> **What is needed**:
Duplicate the lines of the entries below verbatim, starting at the line containing "Of all the items in" and ending after the line containing "842 centimetres".

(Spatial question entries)
= = = =

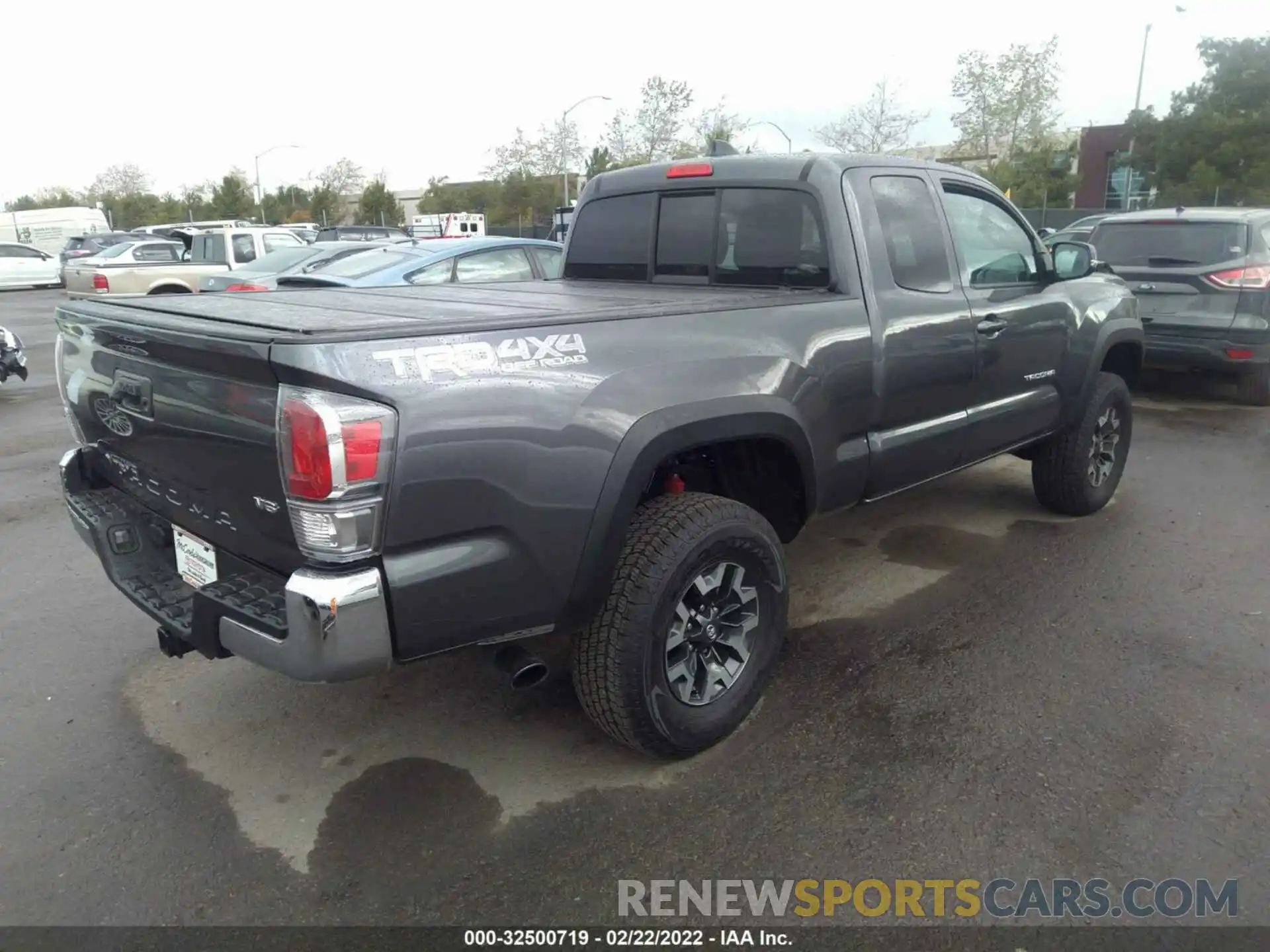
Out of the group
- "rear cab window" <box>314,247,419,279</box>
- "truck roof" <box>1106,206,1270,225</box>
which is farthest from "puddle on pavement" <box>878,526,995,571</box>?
"rear cab window" <box>314,247,419,279</box>

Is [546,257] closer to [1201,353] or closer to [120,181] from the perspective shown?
[1201,353]

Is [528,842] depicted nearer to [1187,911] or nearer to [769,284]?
[1187,911]

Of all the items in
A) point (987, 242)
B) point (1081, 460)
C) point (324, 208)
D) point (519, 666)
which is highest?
point (324, 208)

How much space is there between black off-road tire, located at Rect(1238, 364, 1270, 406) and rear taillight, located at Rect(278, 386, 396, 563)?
842 centimetres

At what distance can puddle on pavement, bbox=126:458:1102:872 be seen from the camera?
2895mm

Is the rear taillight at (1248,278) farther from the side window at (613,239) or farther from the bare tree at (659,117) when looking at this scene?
the bare tree at (659,117)

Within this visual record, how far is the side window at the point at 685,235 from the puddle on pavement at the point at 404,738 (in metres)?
1.64

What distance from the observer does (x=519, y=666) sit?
8.85 ft

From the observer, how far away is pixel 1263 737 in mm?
3172

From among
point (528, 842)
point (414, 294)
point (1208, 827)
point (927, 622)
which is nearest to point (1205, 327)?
point (927, 622)

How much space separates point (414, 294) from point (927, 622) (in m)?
2.61

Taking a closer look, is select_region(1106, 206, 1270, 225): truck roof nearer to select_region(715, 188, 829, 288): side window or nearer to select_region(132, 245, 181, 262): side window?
select_region(715, 188, 829, 288): side window

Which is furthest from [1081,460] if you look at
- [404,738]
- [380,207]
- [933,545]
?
[380,207]

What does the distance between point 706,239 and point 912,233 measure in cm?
88
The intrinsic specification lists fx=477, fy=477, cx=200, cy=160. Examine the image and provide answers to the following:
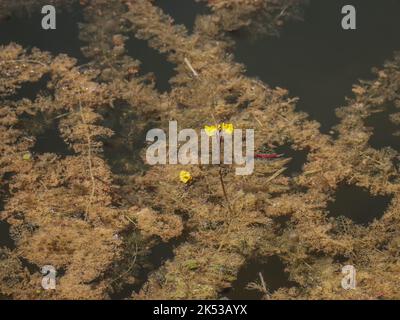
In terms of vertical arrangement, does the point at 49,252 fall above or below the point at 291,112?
below

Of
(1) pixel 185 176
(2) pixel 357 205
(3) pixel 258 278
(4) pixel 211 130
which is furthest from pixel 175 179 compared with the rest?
(2) pixel 357 205

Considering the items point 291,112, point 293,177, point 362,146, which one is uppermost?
point 291,112

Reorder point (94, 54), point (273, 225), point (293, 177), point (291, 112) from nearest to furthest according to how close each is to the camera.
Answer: point (273, 225) → point (293, 177) → point (291, 112) → point (94, 54)

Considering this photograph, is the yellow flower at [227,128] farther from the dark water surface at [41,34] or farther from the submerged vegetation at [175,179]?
the dark water surface at [41,34]

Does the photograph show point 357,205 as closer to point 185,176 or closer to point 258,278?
point 258,278

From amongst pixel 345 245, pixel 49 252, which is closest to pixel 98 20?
pixel 49 252

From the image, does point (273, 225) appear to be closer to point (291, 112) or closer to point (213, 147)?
point (213, 147)
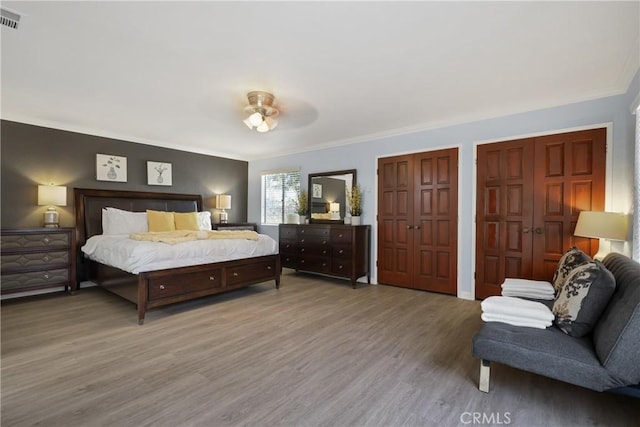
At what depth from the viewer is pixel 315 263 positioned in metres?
5.05

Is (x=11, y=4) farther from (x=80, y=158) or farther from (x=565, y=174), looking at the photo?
(x=565, y=174)

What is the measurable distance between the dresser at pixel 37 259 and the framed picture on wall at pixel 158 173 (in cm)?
153

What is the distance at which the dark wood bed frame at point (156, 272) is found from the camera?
10.3 feet

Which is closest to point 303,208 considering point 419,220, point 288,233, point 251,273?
point 288,233

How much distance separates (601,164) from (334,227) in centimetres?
330

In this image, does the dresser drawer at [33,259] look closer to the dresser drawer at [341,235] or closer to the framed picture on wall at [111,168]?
the framed picture on wall at [111,168]

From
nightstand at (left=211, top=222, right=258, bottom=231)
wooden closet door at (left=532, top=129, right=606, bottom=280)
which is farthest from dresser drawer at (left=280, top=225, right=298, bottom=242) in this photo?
wooden closet door at (left=532, top=129, right=606, bottom=280)

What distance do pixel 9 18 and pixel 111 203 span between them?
328 centimetres

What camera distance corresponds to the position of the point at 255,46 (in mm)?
2287

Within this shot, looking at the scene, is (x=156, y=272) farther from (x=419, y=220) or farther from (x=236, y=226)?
(x=419, y=220)

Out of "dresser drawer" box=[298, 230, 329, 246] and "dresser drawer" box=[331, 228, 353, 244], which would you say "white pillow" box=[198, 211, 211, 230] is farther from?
"dresser drawer" box=[331, 228, 353, 244]

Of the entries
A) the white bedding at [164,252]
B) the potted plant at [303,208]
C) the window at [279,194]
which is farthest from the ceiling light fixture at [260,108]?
the window at [279,194]

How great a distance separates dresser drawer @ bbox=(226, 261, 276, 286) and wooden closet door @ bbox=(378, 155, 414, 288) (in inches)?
70.7

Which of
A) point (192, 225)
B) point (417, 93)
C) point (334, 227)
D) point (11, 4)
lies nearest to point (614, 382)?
point (417, 93)
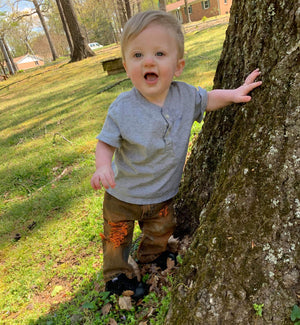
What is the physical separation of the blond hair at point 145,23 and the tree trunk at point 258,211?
0.47 meters

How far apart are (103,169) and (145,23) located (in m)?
0.92

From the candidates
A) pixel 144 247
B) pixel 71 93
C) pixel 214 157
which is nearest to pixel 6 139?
pixel 71 93

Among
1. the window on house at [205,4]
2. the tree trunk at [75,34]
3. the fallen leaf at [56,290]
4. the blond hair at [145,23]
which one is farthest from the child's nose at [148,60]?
the window on house at [205,4]

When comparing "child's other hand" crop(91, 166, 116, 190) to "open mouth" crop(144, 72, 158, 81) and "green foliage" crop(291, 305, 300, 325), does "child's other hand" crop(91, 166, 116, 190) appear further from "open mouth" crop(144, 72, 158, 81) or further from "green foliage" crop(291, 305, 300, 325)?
"green foliage" crop(291, 305, 300, 325)

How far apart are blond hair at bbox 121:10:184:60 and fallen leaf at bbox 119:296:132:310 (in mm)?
1843

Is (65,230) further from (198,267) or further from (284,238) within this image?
(284,238)

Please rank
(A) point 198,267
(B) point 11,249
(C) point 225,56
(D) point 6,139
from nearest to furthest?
(A) point 198,267
(C) point 225,56
(B) point 11,249
(D) point 6,139

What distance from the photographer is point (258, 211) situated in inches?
53.6

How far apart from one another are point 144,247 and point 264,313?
134cm

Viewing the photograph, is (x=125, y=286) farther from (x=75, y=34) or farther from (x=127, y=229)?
(x=75, y=34)

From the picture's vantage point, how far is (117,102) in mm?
1897

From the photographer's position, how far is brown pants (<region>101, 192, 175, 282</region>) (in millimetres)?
2186

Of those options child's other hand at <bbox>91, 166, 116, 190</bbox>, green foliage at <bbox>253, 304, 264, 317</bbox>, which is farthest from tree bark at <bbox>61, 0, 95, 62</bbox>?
green foliage at <bbox>253, 304, 264, 317</bbox>

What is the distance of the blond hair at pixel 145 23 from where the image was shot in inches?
67.1
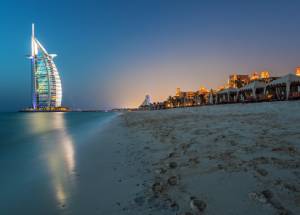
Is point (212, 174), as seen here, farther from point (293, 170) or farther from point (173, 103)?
point (173, 103)

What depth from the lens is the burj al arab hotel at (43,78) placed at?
130000 mm

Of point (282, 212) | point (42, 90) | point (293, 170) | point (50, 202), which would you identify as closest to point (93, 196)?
point (50, 202)

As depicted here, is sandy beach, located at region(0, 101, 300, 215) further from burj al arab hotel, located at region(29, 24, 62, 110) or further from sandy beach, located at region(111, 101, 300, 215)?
burj al arab hotel, located at region(29, 24, 62, 110)

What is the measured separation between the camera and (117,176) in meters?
3.57

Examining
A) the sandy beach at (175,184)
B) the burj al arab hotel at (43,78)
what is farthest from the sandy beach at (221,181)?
the burj al arab hotel at (43,78)

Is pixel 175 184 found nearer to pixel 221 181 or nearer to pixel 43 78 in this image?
pixel 221 181

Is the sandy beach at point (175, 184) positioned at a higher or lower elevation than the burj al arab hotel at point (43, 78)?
lower

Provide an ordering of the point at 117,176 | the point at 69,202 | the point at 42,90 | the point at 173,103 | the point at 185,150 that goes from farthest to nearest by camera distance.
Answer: the point at 42,90, the point at 173,103, the point at 185,150, the point at 117,176, the point at 69,202

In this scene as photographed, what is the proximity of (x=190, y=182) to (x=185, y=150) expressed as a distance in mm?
1886

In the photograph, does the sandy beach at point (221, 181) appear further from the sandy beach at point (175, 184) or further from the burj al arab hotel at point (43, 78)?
the burj al arab hotel at point (43, 78)

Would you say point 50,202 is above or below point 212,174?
below

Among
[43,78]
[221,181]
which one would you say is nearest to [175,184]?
[221,181]

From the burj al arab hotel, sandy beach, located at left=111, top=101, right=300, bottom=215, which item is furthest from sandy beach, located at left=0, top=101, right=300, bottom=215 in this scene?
the burj al arab hotel

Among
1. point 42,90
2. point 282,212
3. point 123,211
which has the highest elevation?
point 42,90
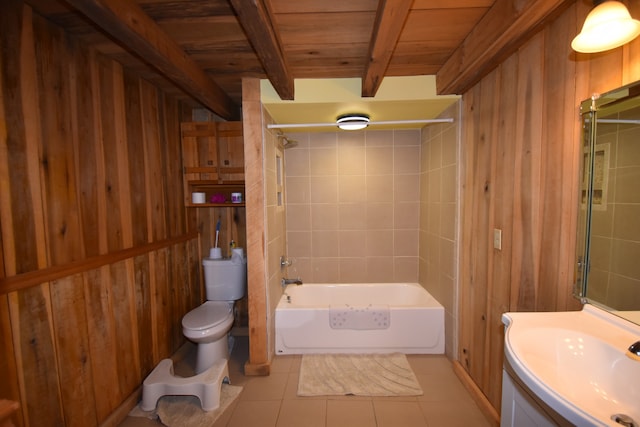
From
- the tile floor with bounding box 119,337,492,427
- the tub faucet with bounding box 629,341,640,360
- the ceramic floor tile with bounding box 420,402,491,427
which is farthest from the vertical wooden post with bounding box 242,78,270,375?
the tub faucet with bounding box 629,341,640,360

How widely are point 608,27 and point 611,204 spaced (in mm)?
613

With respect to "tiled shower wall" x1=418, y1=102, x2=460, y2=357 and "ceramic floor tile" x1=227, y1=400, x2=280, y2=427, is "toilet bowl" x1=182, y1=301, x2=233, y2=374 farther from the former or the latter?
"tiled shower wall" x1=418, y1=102, x2=460, y2=357

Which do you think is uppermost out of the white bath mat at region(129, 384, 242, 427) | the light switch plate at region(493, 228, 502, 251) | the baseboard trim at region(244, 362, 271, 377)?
the light switch plate at region(493, 228, 502, 251)

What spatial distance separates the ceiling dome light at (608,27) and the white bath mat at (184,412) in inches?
101

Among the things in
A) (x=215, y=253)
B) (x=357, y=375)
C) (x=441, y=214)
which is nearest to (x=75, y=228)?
(x=215, y=253)

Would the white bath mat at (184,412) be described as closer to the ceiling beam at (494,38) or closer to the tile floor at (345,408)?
the tile floor at (345,408)

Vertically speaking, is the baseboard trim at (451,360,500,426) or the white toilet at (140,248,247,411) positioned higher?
the white toilet at (140,248,247,411)

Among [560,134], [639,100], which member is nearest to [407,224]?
[560,134]

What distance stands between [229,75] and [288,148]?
3.27ft

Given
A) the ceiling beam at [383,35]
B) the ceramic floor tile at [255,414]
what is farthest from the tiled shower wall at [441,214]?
the ceramic floor tile at [255,414]

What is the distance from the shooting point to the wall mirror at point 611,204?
93cm

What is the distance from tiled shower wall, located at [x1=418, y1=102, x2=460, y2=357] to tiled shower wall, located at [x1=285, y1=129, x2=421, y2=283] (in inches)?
6.4

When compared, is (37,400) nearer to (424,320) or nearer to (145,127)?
(145,127)

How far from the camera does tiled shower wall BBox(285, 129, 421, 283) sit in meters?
2.80
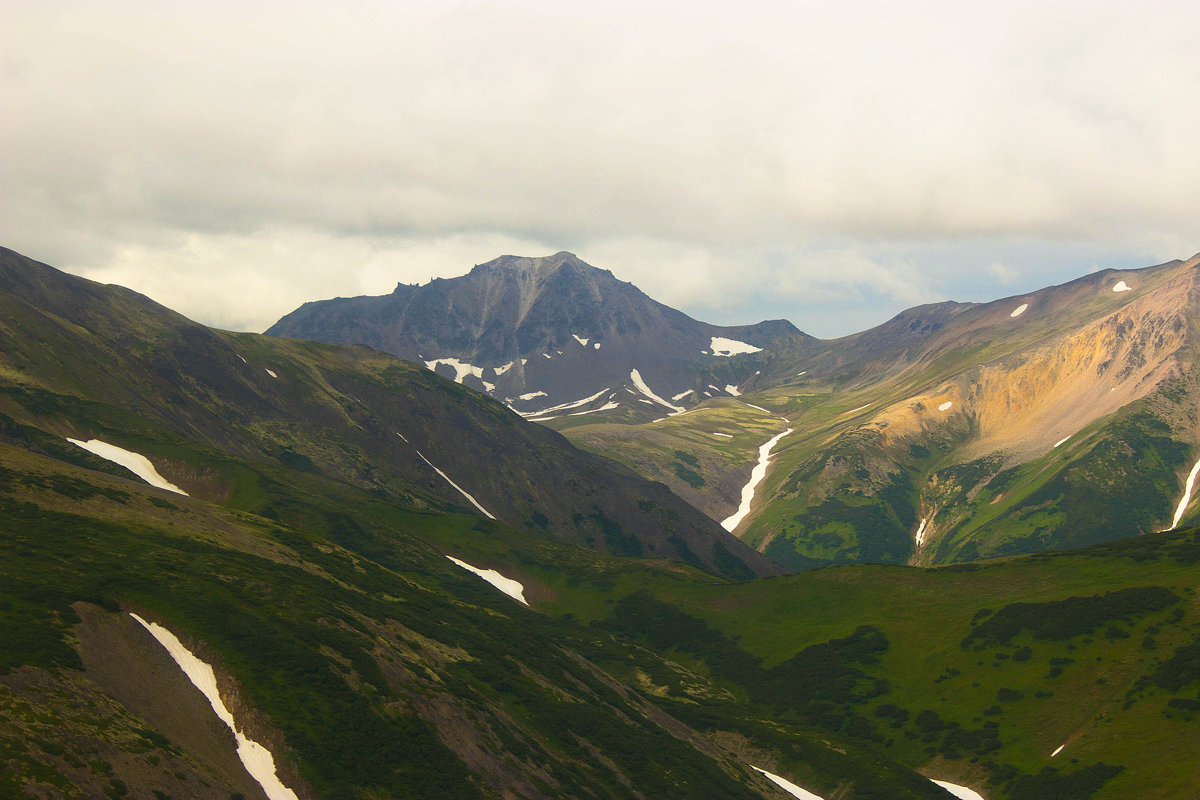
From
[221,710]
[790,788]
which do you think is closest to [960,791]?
[790,788]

= = = =

> **Response below**:
Of all the items in
A) point (987, 242)
B) point (1081, 460)
C) point (324, 208)
D) point (519, 666)
which is highest?
point (324, 208)

How much space is there between black off-road tire, located at Rect(1238, 364, 1270, 406) and rear taillight, located at Rect(278, 386, 396, 563)?
842 centimetres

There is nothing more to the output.